Богомил Райнов
Инспектор и ночь
Если вам скажут, что профессия инспектора милиции романтична, пошлите его ко мне. Или к черту.
Живешь в ожидании покойника, словно в загробном царстве, где блуждают давнишние твои знакомые — мертвецы. И эта чушь, и туман, и дождь — вот вам подходящее утреннее настроение для инспектора.
Жду телефонного звонка, как приглашения на свидание в морг. Хорошенькое место — не оставляет навязчивая мысль, хотя мне предстоит обыденная поездка в жилой дом. Зачастил, зачастил без антрактов. Некогда сходить подстричься, например, или сменить эту сорокасвечовую лампочку, от которой портятся глаза, или, на худой конец, убрать со стены портрет оскалившейся немецкой овчарки с лиловатой шерстью.
Телефоны молчат. Я расхаживаю по кабинету среди письменных столов. Нас четыре инспектора в комнате, но мне редко случается видеть остальных, а им — меня, потому что каждый из нас вечно возится с очередным покойником. Зато столы всегда налицо. Они придают комнате изумительный уют. Тот особый уют, от которого хочется задрать голову, как овчарка на стене, и завыть.
Подавляя это атавистическое желание, я только поднимаю шляпу; это означает на моем тайном языке: «Выше голову, дорогой! Смотри на вещи веселей!»

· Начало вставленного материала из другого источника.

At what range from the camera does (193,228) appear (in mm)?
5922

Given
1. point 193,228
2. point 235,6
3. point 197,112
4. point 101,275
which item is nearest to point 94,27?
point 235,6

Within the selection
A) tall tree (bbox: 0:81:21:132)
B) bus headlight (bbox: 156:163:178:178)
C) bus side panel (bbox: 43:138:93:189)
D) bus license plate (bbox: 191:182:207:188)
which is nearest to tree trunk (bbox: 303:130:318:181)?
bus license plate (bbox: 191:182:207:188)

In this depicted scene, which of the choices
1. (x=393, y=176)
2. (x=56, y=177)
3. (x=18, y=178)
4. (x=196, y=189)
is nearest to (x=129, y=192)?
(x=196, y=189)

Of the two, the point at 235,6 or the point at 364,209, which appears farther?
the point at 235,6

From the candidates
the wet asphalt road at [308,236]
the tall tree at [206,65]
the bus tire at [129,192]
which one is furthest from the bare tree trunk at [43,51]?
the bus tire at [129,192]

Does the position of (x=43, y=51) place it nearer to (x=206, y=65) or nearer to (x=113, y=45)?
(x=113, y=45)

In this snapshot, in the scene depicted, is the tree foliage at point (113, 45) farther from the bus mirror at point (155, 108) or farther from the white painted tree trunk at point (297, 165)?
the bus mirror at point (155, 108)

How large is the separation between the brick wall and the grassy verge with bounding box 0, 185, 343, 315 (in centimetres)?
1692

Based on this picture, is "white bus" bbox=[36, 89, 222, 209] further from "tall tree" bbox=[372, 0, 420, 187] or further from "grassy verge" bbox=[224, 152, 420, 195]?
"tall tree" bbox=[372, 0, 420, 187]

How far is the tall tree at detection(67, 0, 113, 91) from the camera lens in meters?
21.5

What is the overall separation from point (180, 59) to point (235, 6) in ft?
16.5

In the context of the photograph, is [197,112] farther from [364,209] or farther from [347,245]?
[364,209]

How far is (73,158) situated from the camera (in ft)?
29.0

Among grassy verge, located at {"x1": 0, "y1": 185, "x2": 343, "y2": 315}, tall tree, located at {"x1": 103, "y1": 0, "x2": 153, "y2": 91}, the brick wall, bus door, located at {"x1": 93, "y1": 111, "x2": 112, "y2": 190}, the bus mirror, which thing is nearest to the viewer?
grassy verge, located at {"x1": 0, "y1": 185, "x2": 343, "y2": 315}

Итак, я бодро вскидываю голову и даже принимаюсь тихонечко насвистывать — ни твист, ни рок, а какое-то танго — старомодное, как мой плащ. Я насвистываю и в такт мелодии передвигаю пальцы по столу, и постепенно мои два пальца превращаются в человечков — ее и меня — двух маленьких человечков, которые кружатся на письменном столе, но это уже не стол, а летний дансинг, где все и началось…
Дансинг… Слово само свидетельствует о серьезном происшествии, ибо в танцах я столь же подвижен, как труп, ожидающий меня. Это случилось на берегу моря — почти как у Павла и Виргинии в доме отдыха профсоюзов… Громкоговоритель изливал, как ручей воду, единственную мелодию. Другие встали и пошли танцевать. Мы остались одни за столиком. Глупо, конечно, после стольких допросов толком ни о чем не спросить у девушки. С трудом я объяснил род своих занятий, вызвав искреннее сочувствие. Может, поэтому она предложила: «Потанцуем?» — «С удовольствием, но я не умею». — «Ничего, попробуем». Девушка работала учительницей и, естественно, не могла оставить невежду…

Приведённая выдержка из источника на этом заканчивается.